The apex court judge was responding to the arguments of senior advocate Shyam Divan, appearing for former High Court judge Justice (Retd) K S Puttaswamy, who said a 90-year-old woman suffering from various ailments is being threatened that her bank account could be closed for non-authentication by Aadhaar.
Divan said that through that bank account, she was getting her pension and she uses that money for her treatment as she has no one else to look after her.
"There are numerous cases where the Aadhaar authentication failures of the elderly, people suffering from any disease or physical disability, leads to denial of benefits to those otherwise entitled to it," Diwan said.
He said in many villages, young people have now migrated to cities or nearby towns and only the elderly residing there were dependent on their pension or other grants. But due to Aadhaar authentication failure, they were not getting the benefits.

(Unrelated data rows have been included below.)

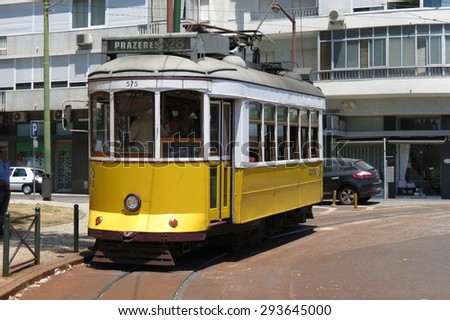 LISBON, PORTUGAL - CIRCA JUNE 2015: famous attraction historical tram line 28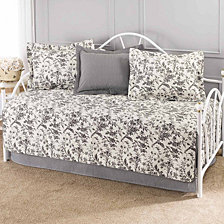Laura Ashley Amberley Daybed Set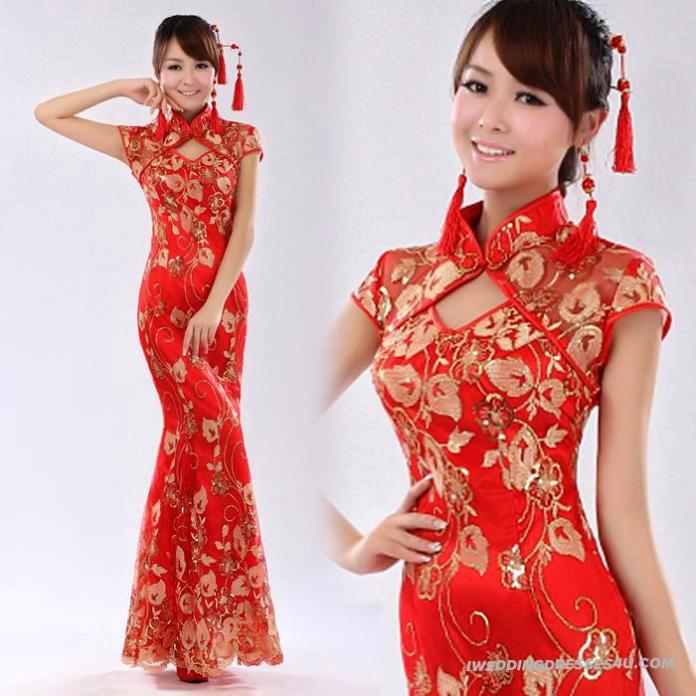 chinese outfit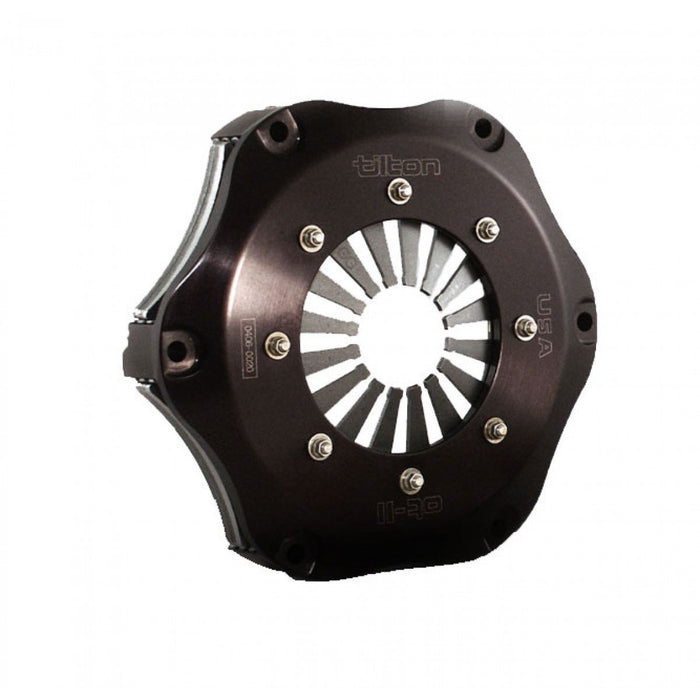 TILTON 3-PLATE RACING CLUTCH COVER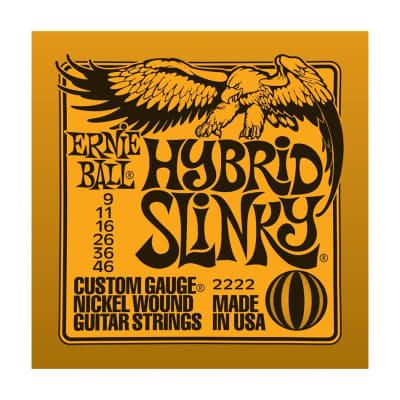 ERNIE BALL Hybrid Slinky Nickel Wound Electric Guitar Strings (2222) Single Pack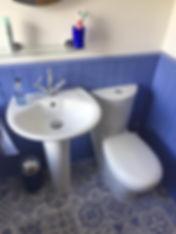 bathroom design torbay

Divan sought to assail a World Bank report which had praised the Aadhaar project and which was relied upon by the government to bolster its case for the 12-digit unique identification number. He said the World Bank had partnered with a private entity for preparing the report titled 'Identification for Development'.
Divan claimed that the same private entity was also the company with which UIDAI had partnered to facilitate Aadhaar.
He said there were 144 notifications issued by various ministries and departments of the government which covered 252 schemes.
The senior lawyer concluded his rejoinder arguments saying that essential government schemes that apply to children or relate to citizen's rehabilitation, food, health and nutrition, should be excluded from the requirement of Aadhaar authentication.
The hearing remained inconclusive and will continue tomorrow.
On May 3, the Centre had strongly defended its decision to seed Aadhaar numbers with mobile phones, telling the top court that it could have been hauled up for contempt if the verification of mobile users was not undertaken by it.
However, the court had said that the government had misinterpreted its order and used it as a "tool" to make Aadhaar mandatory for mobile users.
The petitioners had referred to the technical experts' views on the technical aspect of the Aadhaar architecture and said that a real time surveillance of citizens was possible.
For the first time in a democracy, something like CIDR has been implemented and the apex court has to balance the human rights and new technologies that is capable of being misused, they had said.
Earlier, the court also did not agree with the government's contention that the Aadhaar law was correctly termed as a Money Bill by the Lok Sabha Speaker as it dealt with "targeted delivery of subsidies" for which funds come from the Consolidated Fund of India.